Ambit BioSciences Corp. entered a research collaboration agreement with AstraZeneca Pharmaceuticals LP to identify and isolate protein targets of small molecules for central nervous system diseases.
While David Lockhart, Ambit’s president, chief scientific officer and co-founder, would not discuss the financial arrangements, he did say the deal provides Ambit with exposure and access to interesting molecules.
Ambit, a private company based in San Diego, was founded in June 2000 based on science at Yale University from chemistry professor David Austin. The company’s proprietary technology is a chemistry-directed discovery system called ProteomeScan.
“Our approach is unique because we go in the opposite direction of most people,” Lockhart told BioWorld Today. “Usually you find targets based on genomics, proteomics, biochemistry all the usual approaches to try to find the genes and proteins that are important for a phenotype. Then you set up a screen and you screen lots of small molecules that may interact with that protein. We go the other way. We use those molecules in our technology to find protein targets.”
ProteomeScan, Ambit’s high-throughput technology, enables the parallel interrogation of large collections of human proteins for the discovery of those that bind to biologically active molecules, the company said in a prepared statement.
Lockhart said AstraZeneca, of London, will supply Ambit with a small number of targets.
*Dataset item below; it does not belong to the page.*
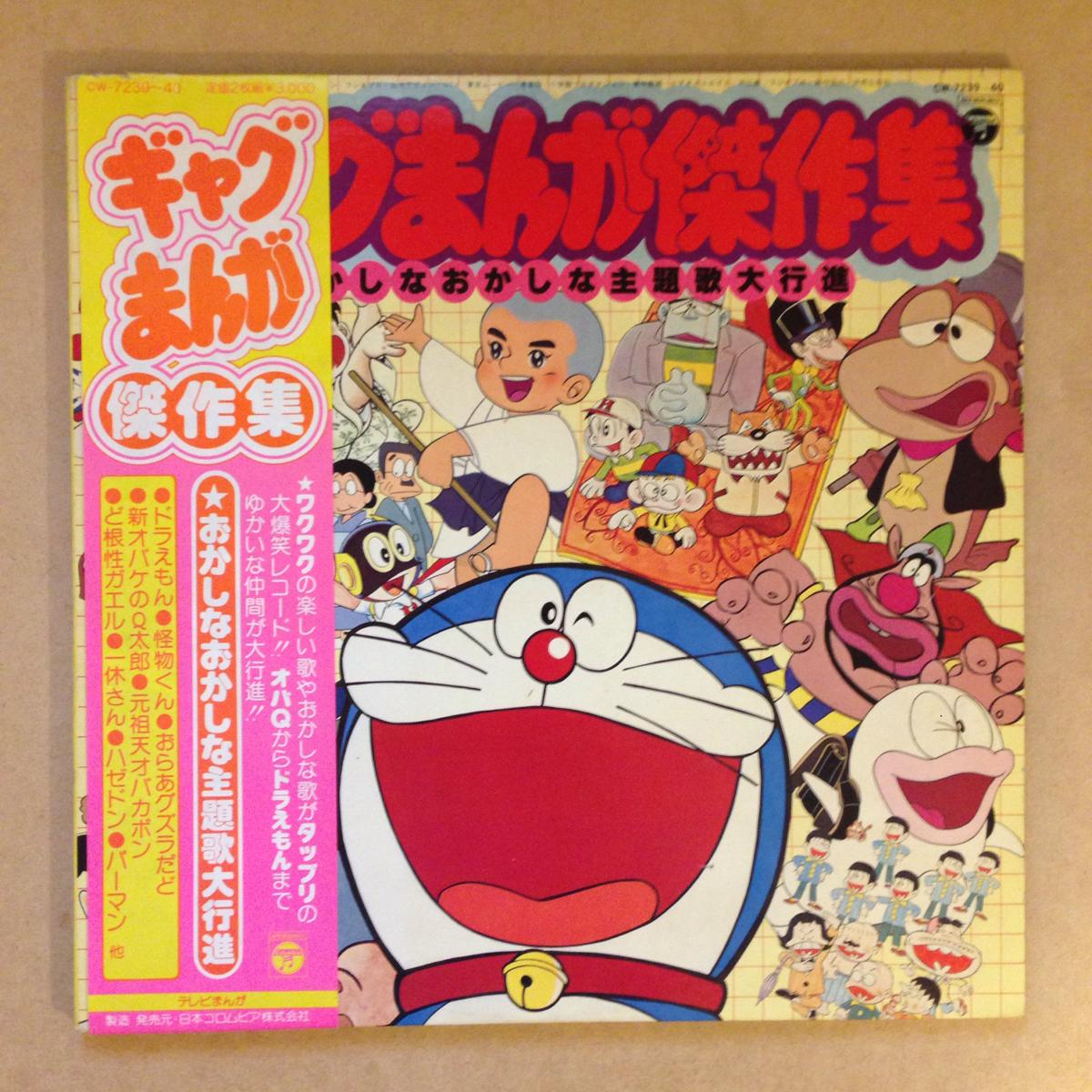 【中古レコード】'80sアニメオムニバス「ギャグまんが傑作集☆おかしなおかしな主題歌大行進」帯付 ドラえもん ハクション大魔王 一休さん グッズの画像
AstraZeneca has a healthy portfolio that includes medicines for cancer, cardiovascular diseases, central nervous system diseases, gastrointestinal conditions, infection, pain control and respiratory conditions. Among AstraZeneca’s products are Casodex and Arimidex, both for cancer; Nexium for gastrointestinal disease; Symbicort for asthma; Atacand for hypertension; Zomig for migraines; and Seroquel for schizophrenia.
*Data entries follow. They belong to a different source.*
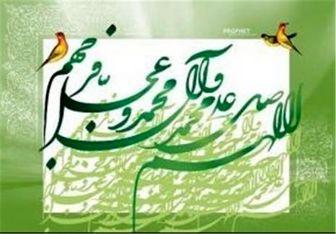 عدالت در کلام پیامبر اکرم(ص)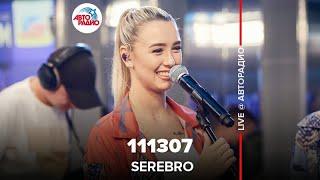 🅰️ Serebro - 111307 (LIVE @ Авторадио)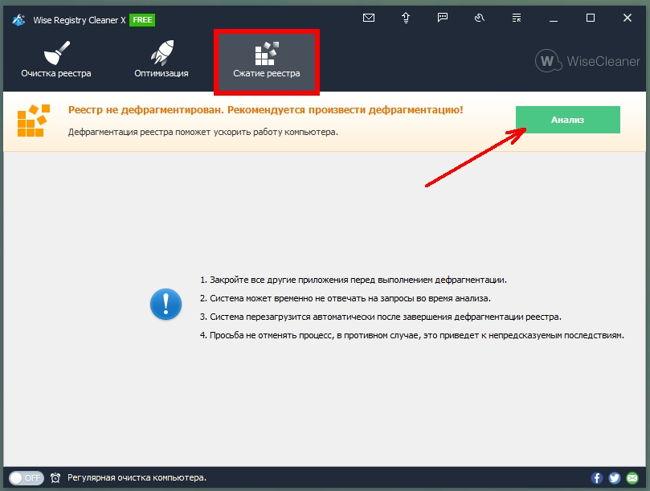 Для начала необходимо закрыть все приложения и нажать на кнопку «Анализ».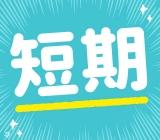 【前橋市粕川町】日払い可◆未経験OK!寮完備◆アルミ製品の製造アシスタント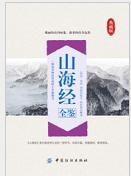 山海经全鉴中国纺织出版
Ambit, which opened its doors with $2 million in seed money, raised $10 million in a Series B round of financing late last year. (See BioWorld Today, Nov. 8, 2001.)
And a few weeks later, the company said it formed a multiyear collaboration with Medarex Inc., of Princeton, N.J., that is set use Medarex’s UltiMAb Human Antibody Development System in conjunction with ProteomeScan to develop and commercialize monoclonal antibody therapeutic products. The companies will share equally the costs and revenues of any product. Medarex made a $1 million equity investment in Ambit associated with the collaboration.
Lockhart said Ambit also is working on an “unannounced” deal with another biotechnology company, and currently is discussing future agreements with other biotechnology and pharmaceutical companies.